GRLX5-related CSA is a very rare disorder only described so far in one patient. Estimated prevalence it is not known. Other most frequent forms of non-syndromic CSA are due to mutations of the ALAS2 (XLSA) or the SLC25A38 genes.
- What are the most frequent symptoms if I have the disease?
Deficiency of the mitochondrial GLRX5 enzyme in the only patients described for this disease causes mild microcytic hypochromic anemia with liver iron overload and type 2 diabetes. Liver and spleen were enlarged and low number of ringed sideroblasts was detected in bone marrow (12-28%).
- Which treatment must I follow if I have the disease?

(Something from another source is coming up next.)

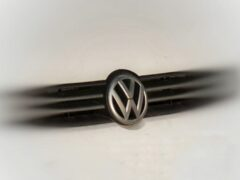 Самый большой внедорожник от Volkswagen замечен на тестах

GLRX5-related CSA do not respond to treatment with vitamin B6 (pyridoxine) and folic acid. Surprisingly, in this patient the anemia worsened by blood transfusion but improved by iron chelation.
- What is the risk of passing the condition on to my children?
GLRX5-related CSA is an autosomal recessive disease. An individual can be heterozygous for the disorder (healthy carrier) when only one of the GLRX5 allelel is mutated, or homozygous or compound heterozygous (affected individual) when two GLRX5 allelels are mutated.
A couple who carries each one a mutated GLRX5 allele have a 25 percent risk of having a child affected by the disorder at each pregnancy. The risk of having a child who is a healthy carrier of the disorder is 50 percent at each pregnancy, and the risk that a child will not have the disorder and will not be a carrier is 25 percent. Ask for genetic counselling to get a complete explanation.